Core Insights - Molecular Partners AG is presenting updated data from a Phase 1/2a trial of its T-cell engager MP0533 for treating acute myeloid leukemia (AML) at the 67th ASH Annual Meeting [1][2] Group 1: Trial Results - The multicenter, open-label study shows that densified dosing of MP0533 is tolerable and leads to improved serum exposure with preliminary antitumor activity [2][4] - As of September 1, 2025, 54 patients have been treated with MP0533, with 8 out of 48 evaluable patients achieving a response, including 5 reaching composite complete responses [4] - The trial indicates that patients with lower disease burden are more likely to benefit from MP0533, with 6 of 8 responders presenting with less than 20% bone marrow blasts at baseline [4][7] Group 2: Expert Commentary - Prof. Courtney DiNardo expressed optimism about the clinical benefits of MP0533 in a mutation-agnostic manner for R/R AML patients, particularly those with lower disease burden [3] - Philippe Legenne highlighted the progress of the trial, noting the feasibility of the densified dosing regimen and the interest from consortia for further studies [5] Group 3: Mechanism of Action - MP0533 is a novel tetra-specific T cell-engaging DARPin that targets three tumor-associated antigens (CD33, CD123, CD70) on AML cells and the immune activator CD3 on T cells, designed to preferentially kill AML cells while minimizing damage to healthy cells [6] Group 4: Presentation Details - The poster presentation titled "Phase 1/2 study of MP0533" outlines clinical benefits with an acceptable safety profile across 9 dosing regimens, emphasizing the feasibility of accelerated step-up dosing [7][8]
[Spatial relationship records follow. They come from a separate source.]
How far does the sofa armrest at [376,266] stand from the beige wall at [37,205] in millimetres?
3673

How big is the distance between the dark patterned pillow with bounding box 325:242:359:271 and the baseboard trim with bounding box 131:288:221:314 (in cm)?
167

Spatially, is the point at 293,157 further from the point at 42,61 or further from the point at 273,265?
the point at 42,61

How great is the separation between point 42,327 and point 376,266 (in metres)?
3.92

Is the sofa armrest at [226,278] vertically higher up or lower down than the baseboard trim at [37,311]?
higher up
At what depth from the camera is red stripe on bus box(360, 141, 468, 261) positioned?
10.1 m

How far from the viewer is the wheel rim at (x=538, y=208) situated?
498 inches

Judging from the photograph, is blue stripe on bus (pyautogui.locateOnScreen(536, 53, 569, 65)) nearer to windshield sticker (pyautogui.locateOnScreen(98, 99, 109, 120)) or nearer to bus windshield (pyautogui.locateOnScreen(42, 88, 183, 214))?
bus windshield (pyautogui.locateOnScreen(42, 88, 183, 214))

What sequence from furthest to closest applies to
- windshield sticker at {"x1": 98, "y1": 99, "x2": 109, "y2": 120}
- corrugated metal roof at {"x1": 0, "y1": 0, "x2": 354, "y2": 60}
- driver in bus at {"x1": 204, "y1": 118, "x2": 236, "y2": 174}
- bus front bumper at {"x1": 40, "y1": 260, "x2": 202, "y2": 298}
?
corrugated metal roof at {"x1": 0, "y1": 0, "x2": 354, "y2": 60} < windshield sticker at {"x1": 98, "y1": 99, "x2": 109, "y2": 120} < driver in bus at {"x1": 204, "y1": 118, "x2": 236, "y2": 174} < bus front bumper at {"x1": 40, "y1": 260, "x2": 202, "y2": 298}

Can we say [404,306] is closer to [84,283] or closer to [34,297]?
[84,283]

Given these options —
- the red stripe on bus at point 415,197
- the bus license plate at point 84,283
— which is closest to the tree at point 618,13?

Core Insights - Molecular Partners AG is presenting updated data from a Phase 1/2a trial of its T-cell engager MP0533 for treating acute myeloid leukemia (AML) at the 67th ASH Annual Meeting [1][2] Group 1: Trial Results - The multicenter, open-label study shows that densified dosing of MP0533 is tolerable and leads to improved serum exposure with preliminary antitumor activity [2][4] - As of September 1, 2025, 54 patients have been treated with MP0533, with 8 out of 48 evaluable patients achieving a response, including 5 reaching composite complete responses [4] - Six of the eight responders had less than 20% bone marrow blasts at baseline, indicating that patients with low disease burden are likely to benefit the most from MP0533 [4][7] Group 2: Expert Commentary - Prof. Courtney DiNardo expressed optimism about the clinical benefits of MP0533 in mutation-agnostic R/R AML patients, particularly those with lower disease burden, supporting further investigation in a Phase 2 setting [3][5] Group 3: Drug Mechanism and Design - MP0533 is a novel tetra-specific T cell-engaging DARPin that targets three tumor-associated antigens (CD33, CD123, CD70) on AML cells and the immune activator CD3 on T cells, designed to preferentially kill AML cells while minimizing damage to healthy cells [6][9] Group 4: Future Development - The trial is progressing well, with the densified dosing regimen showing feasibility and an acceptable safety profile, prompting interest from several consortia for further studies in both R/R and front-line AML settings [5][9]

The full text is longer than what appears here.